Manually creating the bindings for a sizable C program is a lot of work,
also it is not very rewarding. I’m lazy and don’t want to do that. I looked
around for what other options I have and I was surprised about the
solution.
In this series of posts I record how to use Guile as a scripting language
and solve various tasks related to email work.
If my experience with Python has taught me something is that the endeavor
of interfacing programs between languages can be quite painful. I remember
trying to use boost.python
, then cython
, and then even hearing about pybind
and python-cffi
. All those projects, why is there no simple solution? They
had a good start and then it was painful the rest of the way. With Guile I
didn’t search for long and I was quickly blown away.
NYACC
is a project that did what I wanted very quickly. It can read the C
code and automagically generate all the bindings you need. I still
experienced some difficulties, and I still spent a lot of time looking up
at the C code in notmuch and their Python bindings for guidance, yet the
overall experience was a lot nicer than what I remember from the Python
world. My work was focused on designing a usable interface, thinking about
how I want my implementation to work. The typing and generation of the
bindings was done entirely by NYACC. What I like about it is that you don’t
repeat yourself
, you take the C header file and NYACC builds the bindings,
it directly understands the C code. On the many Python projects I have
used, you must implement a new copy, which you then need to maintain.

(Rows of spatial question data)
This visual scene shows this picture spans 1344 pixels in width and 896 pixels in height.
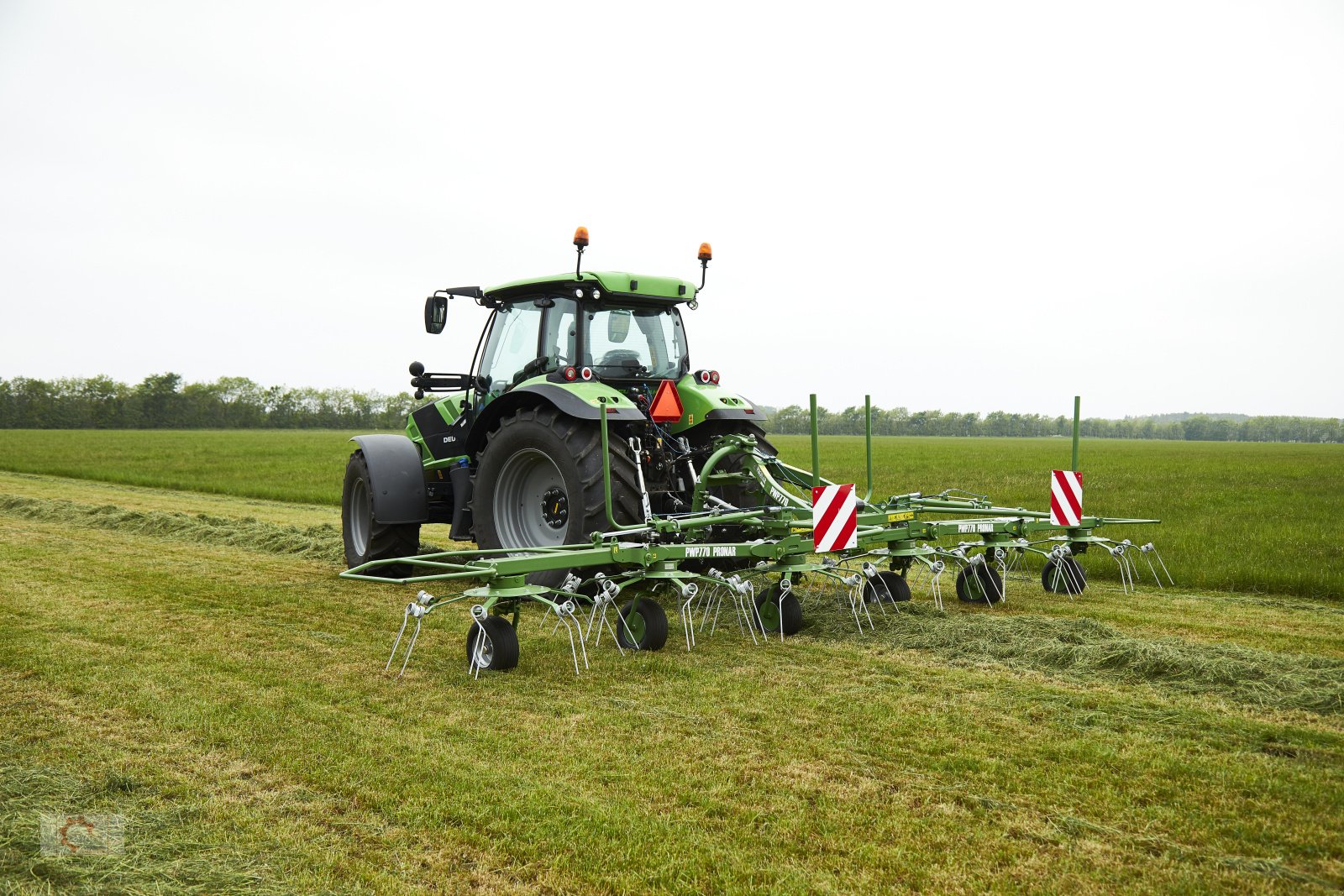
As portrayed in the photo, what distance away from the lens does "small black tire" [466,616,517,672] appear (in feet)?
17.0

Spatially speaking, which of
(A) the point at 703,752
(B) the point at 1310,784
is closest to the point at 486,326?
(A) the point at 703,752

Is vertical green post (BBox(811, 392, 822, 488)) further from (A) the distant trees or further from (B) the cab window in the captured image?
(A) the distant trees

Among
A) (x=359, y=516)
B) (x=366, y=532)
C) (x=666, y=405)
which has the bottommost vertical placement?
(x=366, y=532)

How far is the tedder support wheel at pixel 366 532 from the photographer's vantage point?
321 inches

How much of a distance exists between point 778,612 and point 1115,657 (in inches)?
76.6

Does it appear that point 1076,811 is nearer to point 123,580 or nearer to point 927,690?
point 927,690

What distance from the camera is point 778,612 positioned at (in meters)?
6.28

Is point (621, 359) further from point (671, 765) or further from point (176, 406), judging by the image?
point (176, 406)

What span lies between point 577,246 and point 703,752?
170 inches

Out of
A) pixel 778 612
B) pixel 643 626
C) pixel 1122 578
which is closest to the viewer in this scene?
pixel 643 626

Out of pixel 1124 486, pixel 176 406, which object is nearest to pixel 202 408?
pixel 176 406

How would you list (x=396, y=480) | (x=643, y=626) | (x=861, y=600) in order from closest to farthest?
(x=643, y=626)
(x=861, y=600)
(x=396, y=480)

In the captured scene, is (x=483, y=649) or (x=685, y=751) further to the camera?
(x=483, y=649)

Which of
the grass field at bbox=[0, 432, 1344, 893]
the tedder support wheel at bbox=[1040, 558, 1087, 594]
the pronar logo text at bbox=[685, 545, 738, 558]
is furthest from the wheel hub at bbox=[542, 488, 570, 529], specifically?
the tedder support wheel at bbox=[1040, 558, 1087, 594]
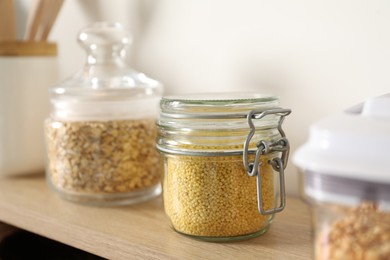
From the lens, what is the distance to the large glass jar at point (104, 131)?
69cm

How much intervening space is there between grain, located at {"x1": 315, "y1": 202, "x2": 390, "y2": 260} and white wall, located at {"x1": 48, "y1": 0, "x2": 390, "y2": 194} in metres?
0.26

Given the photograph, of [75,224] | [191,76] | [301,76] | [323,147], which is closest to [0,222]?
[75,224]

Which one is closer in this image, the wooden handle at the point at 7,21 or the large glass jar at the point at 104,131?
the large glass jar at the point at 104,131

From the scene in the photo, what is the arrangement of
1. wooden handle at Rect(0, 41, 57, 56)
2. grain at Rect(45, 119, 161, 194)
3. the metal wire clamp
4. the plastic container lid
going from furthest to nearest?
wooden handle at Rect(0, 41, 57, 56) → grain at Rect(45, 119, 161, 194) → the metal wire clamp → the plastic container lid

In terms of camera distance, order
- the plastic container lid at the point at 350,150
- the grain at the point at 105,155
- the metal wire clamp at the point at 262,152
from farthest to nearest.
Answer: the grain at the point at 105,155, the metal wire clamp at the point at 262,152, the plastic container lid at the point at 350,150

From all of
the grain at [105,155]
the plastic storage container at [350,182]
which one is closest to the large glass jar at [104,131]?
A: the grain at [105,155]

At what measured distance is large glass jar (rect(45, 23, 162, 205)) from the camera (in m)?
0.69

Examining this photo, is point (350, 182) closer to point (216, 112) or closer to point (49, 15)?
point (216, 112)

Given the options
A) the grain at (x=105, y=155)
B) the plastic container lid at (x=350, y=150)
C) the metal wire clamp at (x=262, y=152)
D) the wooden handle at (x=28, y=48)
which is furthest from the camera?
the wooden handle at (x=28, y=48)

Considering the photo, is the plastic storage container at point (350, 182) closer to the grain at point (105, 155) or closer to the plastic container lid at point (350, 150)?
the plastic container lid at point (350, 150)

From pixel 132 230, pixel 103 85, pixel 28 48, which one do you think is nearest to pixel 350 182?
pixel 132 230

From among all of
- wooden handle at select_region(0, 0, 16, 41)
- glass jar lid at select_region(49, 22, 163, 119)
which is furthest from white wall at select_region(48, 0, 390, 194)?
wooden handle at select_region(0, 0, 16, 41)

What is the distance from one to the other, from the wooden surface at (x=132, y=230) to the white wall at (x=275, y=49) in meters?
0.14

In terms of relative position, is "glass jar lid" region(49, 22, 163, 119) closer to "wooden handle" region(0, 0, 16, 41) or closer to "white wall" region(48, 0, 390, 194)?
"white wall" region(48, 0, 390, 194)
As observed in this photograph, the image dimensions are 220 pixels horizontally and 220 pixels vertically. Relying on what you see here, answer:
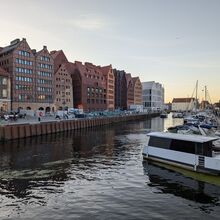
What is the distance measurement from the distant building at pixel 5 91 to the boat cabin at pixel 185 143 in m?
80.3

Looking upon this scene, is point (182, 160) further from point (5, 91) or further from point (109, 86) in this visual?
point (109, 86)

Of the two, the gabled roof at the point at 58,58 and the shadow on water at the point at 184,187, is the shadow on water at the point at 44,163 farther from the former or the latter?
the gabled roof at the point at 58,58

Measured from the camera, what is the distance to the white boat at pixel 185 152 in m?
32.3

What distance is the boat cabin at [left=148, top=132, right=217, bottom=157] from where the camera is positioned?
3347cm

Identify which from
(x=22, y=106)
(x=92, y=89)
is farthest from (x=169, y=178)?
(x=92, y=89)

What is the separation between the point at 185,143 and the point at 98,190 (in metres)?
12.6

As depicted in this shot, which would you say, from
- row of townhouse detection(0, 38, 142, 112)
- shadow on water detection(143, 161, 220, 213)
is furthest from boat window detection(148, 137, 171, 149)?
row of townhouse detection(0, 38, 142, 112)

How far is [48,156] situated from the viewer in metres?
45.7

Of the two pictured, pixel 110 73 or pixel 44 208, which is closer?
pixel 44 208

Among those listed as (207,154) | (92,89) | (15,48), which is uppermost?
(15,48)

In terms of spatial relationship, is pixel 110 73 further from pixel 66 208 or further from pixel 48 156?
pixel 66 208

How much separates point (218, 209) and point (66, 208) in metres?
11.6

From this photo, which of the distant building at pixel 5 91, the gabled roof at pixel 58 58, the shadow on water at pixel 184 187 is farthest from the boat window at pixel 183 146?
the gabled roof at pixel 58 58

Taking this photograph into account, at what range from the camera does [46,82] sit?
5162 inches
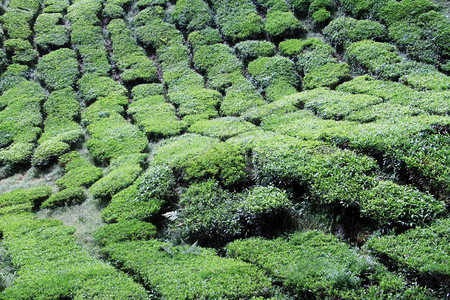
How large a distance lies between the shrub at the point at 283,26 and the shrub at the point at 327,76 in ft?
11.3

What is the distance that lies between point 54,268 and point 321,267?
5.93 m

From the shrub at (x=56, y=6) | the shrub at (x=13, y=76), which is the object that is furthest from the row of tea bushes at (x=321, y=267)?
the shrub at (x=56, y=6)

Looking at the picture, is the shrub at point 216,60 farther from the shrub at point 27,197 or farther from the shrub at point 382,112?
the shrub at point 27,197

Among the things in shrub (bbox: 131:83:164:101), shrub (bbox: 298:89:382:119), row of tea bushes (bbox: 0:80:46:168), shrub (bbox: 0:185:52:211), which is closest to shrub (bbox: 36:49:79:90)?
row of tea bushes (bbox: 0:80:46:168)

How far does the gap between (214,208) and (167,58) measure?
39.6ft

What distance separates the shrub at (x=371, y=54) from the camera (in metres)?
13.7

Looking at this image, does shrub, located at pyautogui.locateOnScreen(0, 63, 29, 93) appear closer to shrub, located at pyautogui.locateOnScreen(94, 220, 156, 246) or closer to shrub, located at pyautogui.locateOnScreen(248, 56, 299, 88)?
shrub, located at pyautogui.locateOnScreen(248, 56, 299, 88)

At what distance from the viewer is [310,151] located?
31.1ft

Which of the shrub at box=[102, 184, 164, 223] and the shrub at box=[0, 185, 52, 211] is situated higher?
the shrub at box=[102, 184, 164, 223]

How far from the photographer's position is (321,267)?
666 cm

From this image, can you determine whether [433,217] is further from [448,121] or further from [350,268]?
[448,121]

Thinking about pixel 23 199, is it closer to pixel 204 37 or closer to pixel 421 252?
pixel 421 252

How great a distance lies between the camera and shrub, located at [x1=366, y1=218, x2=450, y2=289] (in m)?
5.95

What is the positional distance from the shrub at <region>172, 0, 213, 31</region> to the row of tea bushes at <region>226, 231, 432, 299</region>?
1520cm
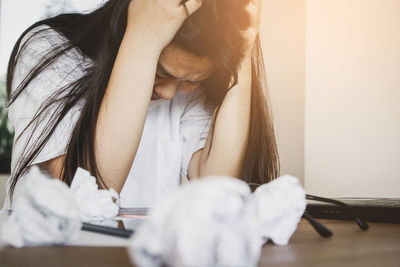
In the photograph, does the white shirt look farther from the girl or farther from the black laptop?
the black laptop

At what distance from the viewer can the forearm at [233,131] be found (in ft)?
3.58

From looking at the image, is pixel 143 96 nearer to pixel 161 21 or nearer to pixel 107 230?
pixel 161 21

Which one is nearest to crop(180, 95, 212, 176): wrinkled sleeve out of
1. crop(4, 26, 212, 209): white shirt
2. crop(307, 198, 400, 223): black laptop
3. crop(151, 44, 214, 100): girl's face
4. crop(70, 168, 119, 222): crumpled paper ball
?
crop(4, 26, 212, 209): white shirt

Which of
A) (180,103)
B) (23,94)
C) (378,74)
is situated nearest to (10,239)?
(23,94)

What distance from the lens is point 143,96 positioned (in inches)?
35.0

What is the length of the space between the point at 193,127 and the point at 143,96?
1.09ft

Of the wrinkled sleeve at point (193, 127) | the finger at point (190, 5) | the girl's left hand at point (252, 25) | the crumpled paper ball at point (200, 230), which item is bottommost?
the wrinkled sleeve at point (193, 127)

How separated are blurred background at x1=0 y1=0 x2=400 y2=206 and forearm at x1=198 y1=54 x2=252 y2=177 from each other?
0.67 feet

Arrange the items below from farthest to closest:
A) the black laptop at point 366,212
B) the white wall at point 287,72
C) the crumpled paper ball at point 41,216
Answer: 1. the white wall at point 287,72
2. the black laptop at point 366,212
3. the crumpled paper ball at point 41,216

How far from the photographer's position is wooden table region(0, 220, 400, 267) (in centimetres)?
28

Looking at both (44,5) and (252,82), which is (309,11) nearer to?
(252,82)

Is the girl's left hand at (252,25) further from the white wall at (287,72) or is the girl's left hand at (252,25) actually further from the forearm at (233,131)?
the white wall at (287,72)

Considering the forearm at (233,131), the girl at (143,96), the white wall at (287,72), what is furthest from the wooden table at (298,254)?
the white wall at (287,72)

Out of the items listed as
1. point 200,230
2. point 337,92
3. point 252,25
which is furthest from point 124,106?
point 337,92
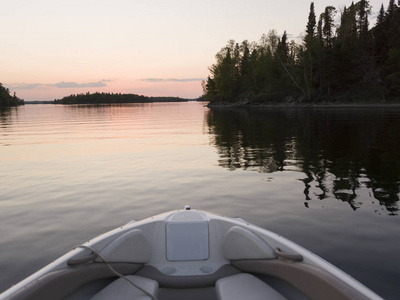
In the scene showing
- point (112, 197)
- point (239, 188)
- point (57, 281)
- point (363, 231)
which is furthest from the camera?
point (239, 188)

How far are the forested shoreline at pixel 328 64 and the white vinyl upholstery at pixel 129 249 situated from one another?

• _Written tasks_
- a) Using the passage on Guile bindings, explain in one to three sentences why the author likes how NYACC produces bindings better than the Python projects they used.
- b) Answer these from the passage on Guile bindings:
(i) Which tools does the author name from the Python world?
(ii) What kind of tasks does the series of posts use Guile to solve?
(iii) Whose C code and Python bindings did the author consult for guidance?
- c) Reproduce the part of the passage on Guile bindings starting at "If my experience" and ending at "quickly blown away.".

• _Task-by-task outputs_
- a) NYACC takes the C header file and builds the bindings from it, understanding the C code directly, so you don't repeat yourself. On the Python projects the author used, you have to write a new copy of the interface, and then you have to maintain it.

- b)
(i) boost.python, cython, pybind and python-cffi
(ii) Various tasks related to email work
(iii) notmuch's

- c)
If my experience with Python has taught me something is that the endeavor
of interfacing programs between languages can be quite painful. I remember
trying to use boost.python
, then cython
, and then even hearing about pybind
and python-cffi
. All those projects, why is there no simple solution? They
had a good start and then it was painful the rest of the way. With Guile I
didn’t search for long and I was quickly blown away.